A longtime Republican foe of this year's planned closing of military bases (search) is trying to derail the process by blocking Senate confirmation of the head of the commission that helps pick which facilities will be shuttered, congressional aides and lobbyists said Thursday.

Most GOP leaders support closing bases and this latest round likely will go forward. But Sen. Trent Lott (search), R-Miss., a staunch defender of military facilities in his state, has pledged to do whatever it takes to block the closures.

Two weeks ago, the Senate Armed Services Committee approved President Bush's nomination of Anthony Principi (search), Bush's former secretary of veterans affairs, to be chairman of the commission overseeing the process.

The full Senate was expected to vote on the nomination last month before lawmakers left for a holiday break.

By May 16, Defense Secretary Donald H. Rumsfeld is supposed to give the commission his list of which military facilities to close in an effort to save money in the Pentagon's annual budget of almost $500 billion.

But Lott has placed a "hold" on the nomination, said aides and lobbyists speaking on condition of anonymity. The procedural move makes it hard for the Senate to vote on it.

They say Lott is expected to try to delay the confirmation of the other eight nominees once the Senate Armed Services Committee approves them.

Calls this week to Lott's office were not returned.

In February, he told The Associated Press, "I will try to stop it at any point and in any way I possibly can." He says the United States should not be closing domestic bases while its troops are waging war abroad.

Principi said he suspects the reason for the delay was not personal, and noted that some lawmakers simply are concerned about the process going forward.

"I happen to know Senator Lott. We happen to get along," Principi said Thursday.

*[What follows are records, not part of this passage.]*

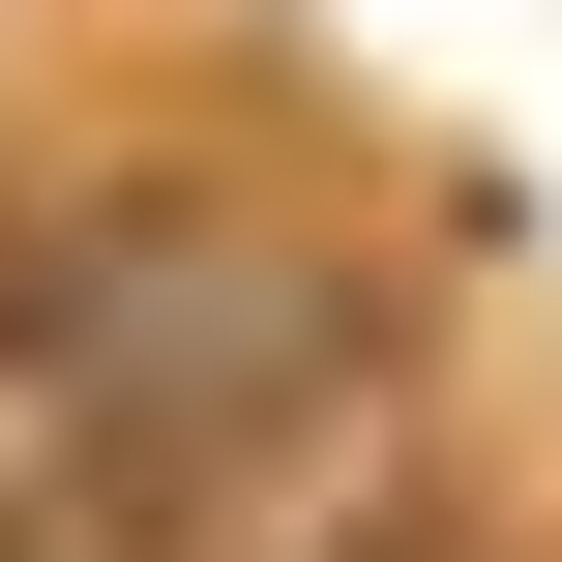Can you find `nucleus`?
I'll return each mask as SVG.
<instances>
[{
	"instance_id": "nucleus-2",
	"label": "nucleus",
	"mask_w": 562,
	"mask_h": 562,
	"mask_svg": "<svg viewBox=\"0 0 562 562\" xmlns=\"http://www.w3.org/2000/svg\"><path fill=\"white\" fill-rule=\"evenodd\" d=\"M0 562H30V533H0Z\"/></svg>"
},
{
	"instance_id": "nucleus-1",
	"label": "nucleus",
	"mask_w": 562,
	"mask_h": 562,
	"mask_svg": "<svg viewBox=\"0 0 562 562\" xmlns=\"http://www.w3.org/2000/svg\"><path fill=\"white\" fill-rule=\"evenodd\" d=\"M178 296V207H89V178H0V385H119V326Z\"/></svg>"
}]
</instances>
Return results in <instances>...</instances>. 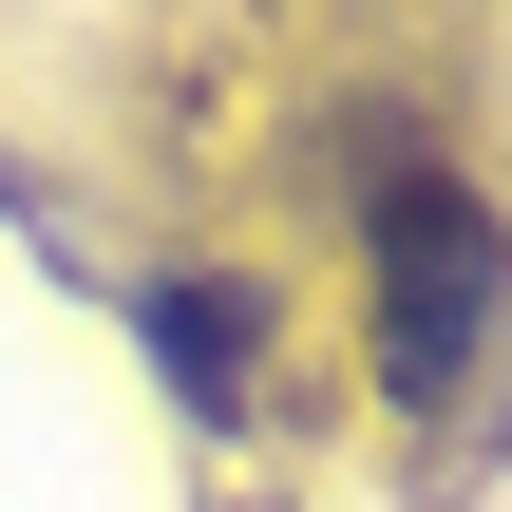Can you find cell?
Masks as SVG:
<instances>
[{
  "label": "cell",
  "mask_w": 512,
  "mask_h": 512,
  "mask_svg": "<svg viewBox=\"0 0 512 512\" xmlns=\"http://www.w3.org/2000/svg\"><path fill=\"white\" fill-rule=\"evenodd\" d=\"M494 304H512L494 209H475V190H399V209H380V380H399V399H456L475 342H494Z\"/></svg>",
  "instance_id": "cell-1"
},
{
  "label": "cell",
  "mask_w": 512,
  "mask_h": 512,
  "mask_svg": "<svg viewBox=\"0 0 512 512\" xmlns=\"http://www.w3.org/2000/svg\"><path fill=\"white\" fill-rule=\"evenodd\" d=\"M152 361H171L190 418H247V380H266V304L190 266V285H152Z\"/></svg>",
  "instance_id": "cell-2"
}]
</instances>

Without confirmation, Principi cannot put together a staff and build an organization meant to give Rumsfeld's list a thorough, independent review.

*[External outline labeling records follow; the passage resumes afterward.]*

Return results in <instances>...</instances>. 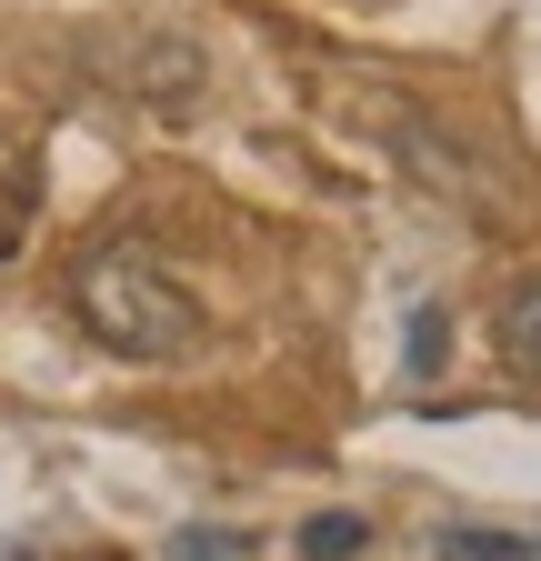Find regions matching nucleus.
I'll return each mask as SVG.
<instances>
[{
	"mask_svg": "<svg viewBox=\"0 0 541 561\" xmlns=\"http://www.w3.org/2000/svg\"><path fill=\"white\" fill-rule=\"evenodd\" d=\"M71 311L101 351H120V362H191L200 351V301L171 280L161 251L141 241H101L71 261Z\"/></svg>",
	"mask_w": 541,
	"mask_h": 561,
	"instance_id": "obj_1",
	"label": "nucleus"
},
{
	"mask_svg": "<svg viewBox=\"0 0 541 561\" xmlns=\"http://www.w3.org/2000/svg\"><path fill=\"white\" fill-rule=\"evenodd\" d=\"M371 111H381V140L401 151V171H412L422 191H441V201H461V210H502V181H492L482 161H471V151H461V140H451V130H441L431 111L391 101V91H381Z\"/></svg>",
	"mask_w": 541,
	"mask_h": 561,
	"instance_id": "obj_2",
	"label": "nucleus"
},
{
	"mask_svg": "<svg viewBox=\"0 0 541 561\" xmlns=\"http://www.w3.org/2000/svg\"><path fill=\"white\" fill-rule=\"evenodd\" d=\"M492 341H502V362H511L521 381H541V271L502 291V311H492Z\"/></svg>",
	"mask_w": 541,
	"mask_h": 561,
	"instance_id": "obj_3",
	"label": "nucleus"
},
{
	"mask_svg": "<svg viewBox=\"0 0 541 561\" xmlns=\"http://www.w3.org/2000/svg\"><path fill=\"white\" fill-rule=\"evenodd\" d=\"M431 561H541V541L531 531H471V522H451L431 541Z\"/></svg>",
	"mask_w": 541,
	"mask_h": 561,
	"instance_id": "obj_4",
	"label": "nucleus"
},
{
	"mask_svg": "<svg viewBox=\"0 0 541 561\" xmlns=\"http://www.w3.org/2000/svg\"><path fill=\"white\" fill-rule=\"evenodd\" d=\"M401 351H412V381H441V371H451V362H441V351H451V311H441V301H412Z\"/></svg>",
	"mask_w": 541,
	"mask_h": 561,
	"instance_id": "obj_5",
	"label": "nucleus"
},
{
	"mask_svg": "<svg viewBox=\"0 0 541 561\" xmlns=\"http://www.w3.org/2000/svg\"><path fill=\"white\" fill-rule=\"evenodd\" d=\"M371 551V522L361 512H311L301 522V561H361Z\"/></svg>",
	"mask_w": 541,
	"mask_h": 561,
	"instance_id": "obj_6",
	"label": "nucleus"
},
{
	"mask_svg": "<svg viewBox=\"0 0 541 561\" xmlns=\"http://www.w3.org/2000/svg\"><path fill=\"white\" fill-rule=\"evenodd\" d=\"M31 241V171H0V261Z\"/></svg>",
	"mask_w": 541,
	"mask_h": 561,
	"instance_id": "obj_7",
	"label": "nucleus"
},
{
	"mask_svg": "<svg viewBox=\"0 0 541 561\" xmlns=\"http://www.w3.org/2000/svg\"><path fill=\"white\" fill-rule=\"evenodd\" d=\"M241 531H171V561H241Z\"/></svg>",
	"mask_w": 541,
	"mask_h": 561,
	"instance_id": "obj_8",
	"label": "nucleus"
}]
</instances>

"It's been a little bit of a delay," Principi said. "We'll just have to move out a little more aggressively."

The Senate committee is expected to take up the nominations of the other eight committee members in the next few weeks.

Lott has lobbied hard during previous rounds to keep open the Meridian Naval Air Station, the Columbus Air Force Base, and Naval Station Pascagoula. All are major employers in his state and all again could be targeted by the Pentagon.

Last year, Lott and Byron Dorgan, D-N.D., proposed delaying the round of domestic base closings until the Pentagon determines what it wants to do with its overseas facilities. The Pentagon and the White House opposed the measure and the Senate defeated it 49-47.